What is usually sufficient evidence in court to declare an elderly parent incompetent, to prove that guardianship is necessary?

Asked about 4 years ago - Little Rock, AR

Mother lives in Texas, I live in Arkansas. She has begun exhibiting risky behavior, has separated herself from friends of many years, and seems unwilling or unable to listen to reason. After speaking to a family therapist, I can see that she may be exhibiting signs of Alzheimers. The therapist is further alarmed by these other warning signs. I need to know from a legal standpoint what the court deems sufficient grounds for declaring incompetency and/or providing for guardianship. Some of Mother's behavior is really beginning to scare me - she is doing things that I warn my own children not to do. Am I being an alarmist? Or is this something that I need to pursue?

Attorney answers (1)

  1. Scott Allen Scholl


    Contributor Level 18

    Answered . You will need to speak with an attorney in Texas, because that is where your mother lives.

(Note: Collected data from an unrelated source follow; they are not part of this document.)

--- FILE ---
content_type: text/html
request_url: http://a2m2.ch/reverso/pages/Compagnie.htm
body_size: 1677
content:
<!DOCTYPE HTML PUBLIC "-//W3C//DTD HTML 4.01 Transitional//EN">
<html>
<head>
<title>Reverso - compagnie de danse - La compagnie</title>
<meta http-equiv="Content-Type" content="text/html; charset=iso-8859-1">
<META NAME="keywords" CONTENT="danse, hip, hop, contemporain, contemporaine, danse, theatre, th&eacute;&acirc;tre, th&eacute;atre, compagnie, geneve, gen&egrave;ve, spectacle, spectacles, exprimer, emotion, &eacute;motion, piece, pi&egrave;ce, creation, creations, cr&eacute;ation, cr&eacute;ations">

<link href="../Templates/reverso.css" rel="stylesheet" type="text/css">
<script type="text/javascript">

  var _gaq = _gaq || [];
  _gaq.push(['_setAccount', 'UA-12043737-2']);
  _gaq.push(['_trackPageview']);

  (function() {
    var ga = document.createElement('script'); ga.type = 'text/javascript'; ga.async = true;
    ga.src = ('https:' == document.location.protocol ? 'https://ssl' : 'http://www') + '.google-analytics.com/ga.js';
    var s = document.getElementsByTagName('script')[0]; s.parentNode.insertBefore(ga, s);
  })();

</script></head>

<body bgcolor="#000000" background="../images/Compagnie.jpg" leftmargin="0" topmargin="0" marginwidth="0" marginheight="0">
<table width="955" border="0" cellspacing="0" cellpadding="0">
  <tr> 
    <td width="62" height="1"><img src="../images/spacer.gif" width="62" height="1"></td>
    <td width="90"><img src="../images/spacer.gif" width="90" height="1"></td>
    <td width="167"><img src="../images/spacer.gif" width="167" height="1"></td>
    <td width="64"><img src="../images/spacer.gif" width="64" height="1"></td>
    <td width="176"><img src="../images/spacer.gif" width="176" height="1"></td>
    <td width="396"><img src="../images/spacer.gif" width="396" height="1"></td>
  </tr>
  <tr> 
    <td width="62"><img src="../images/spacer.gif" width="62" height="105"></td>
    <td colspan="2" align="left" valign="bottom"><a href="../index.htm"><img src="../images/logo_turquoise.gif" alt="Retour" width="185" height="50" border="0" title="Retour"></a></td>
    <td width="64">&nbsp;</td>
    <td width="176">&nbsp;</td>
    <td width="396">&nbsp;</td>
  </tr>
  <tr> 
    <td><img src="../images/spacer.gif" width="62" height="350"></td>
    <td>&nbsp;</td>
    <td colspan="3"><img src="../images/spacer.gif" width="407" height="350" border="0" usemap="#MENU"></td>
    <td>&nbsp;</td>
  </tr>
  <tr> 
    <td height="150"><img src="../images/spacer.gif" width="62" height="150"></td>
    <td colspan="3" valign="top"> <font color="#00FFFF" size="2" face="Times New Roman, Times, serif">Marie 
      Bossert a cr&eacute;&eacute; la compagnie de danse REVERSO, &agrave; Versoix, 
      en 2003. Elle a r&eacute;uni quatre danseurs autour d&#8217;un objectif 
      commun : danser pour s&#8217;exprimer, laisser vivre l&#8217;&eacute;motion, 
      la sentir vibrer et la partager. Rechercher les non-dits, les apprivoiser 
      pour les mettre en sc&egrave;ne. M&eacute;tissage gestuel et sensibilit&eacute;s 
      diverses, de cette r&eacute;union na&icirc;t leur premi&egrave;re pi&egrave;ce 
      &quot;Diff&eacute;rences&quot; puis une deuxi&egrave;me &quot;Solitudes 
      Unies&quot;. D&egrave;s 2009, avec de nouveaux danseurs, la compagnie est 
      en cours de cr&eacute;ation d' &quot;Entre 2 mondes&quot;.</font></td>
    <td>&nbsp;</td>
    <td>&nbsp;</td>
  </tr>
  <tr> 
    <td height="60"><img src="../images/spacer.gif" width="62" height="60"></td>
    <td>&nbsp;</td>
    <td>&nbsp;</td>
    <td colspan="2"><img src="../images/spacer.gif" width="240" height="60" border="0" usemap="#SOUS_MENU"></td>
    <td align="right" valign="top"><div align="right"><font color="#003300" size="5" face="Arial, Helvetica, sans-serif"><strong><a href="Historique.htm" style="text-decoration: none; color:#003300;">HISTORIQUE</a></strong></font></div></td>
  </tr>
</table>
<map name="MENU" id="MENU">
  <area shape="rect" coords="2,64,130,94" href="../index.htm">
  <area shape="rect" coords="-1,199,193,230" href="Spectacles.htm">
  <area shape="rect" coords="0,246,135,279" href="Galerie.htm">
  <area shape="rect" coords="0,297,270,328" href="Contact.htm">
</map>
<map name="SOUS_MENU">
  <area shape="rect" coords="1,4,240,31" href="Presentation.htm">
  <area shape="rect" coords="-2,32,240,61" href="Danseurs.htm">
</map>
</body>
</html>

    For purpose of general information (Texas may very well be different, though there are probably similarities in the requirements), in Arkansas you would need to show that she is "impaired by reason of a disability such as mental illness, mental deficiency, physical illness, chronic use of drugs, or chronic intoxication, to the extent of lacking sufficient understanding or capacity to make or communicate decisions to meet the essential requirements for his or her health or safety or to manage his or her estate." To meet your burden of proof, you will need an evaluation by a qualified professional -- usually an M.D.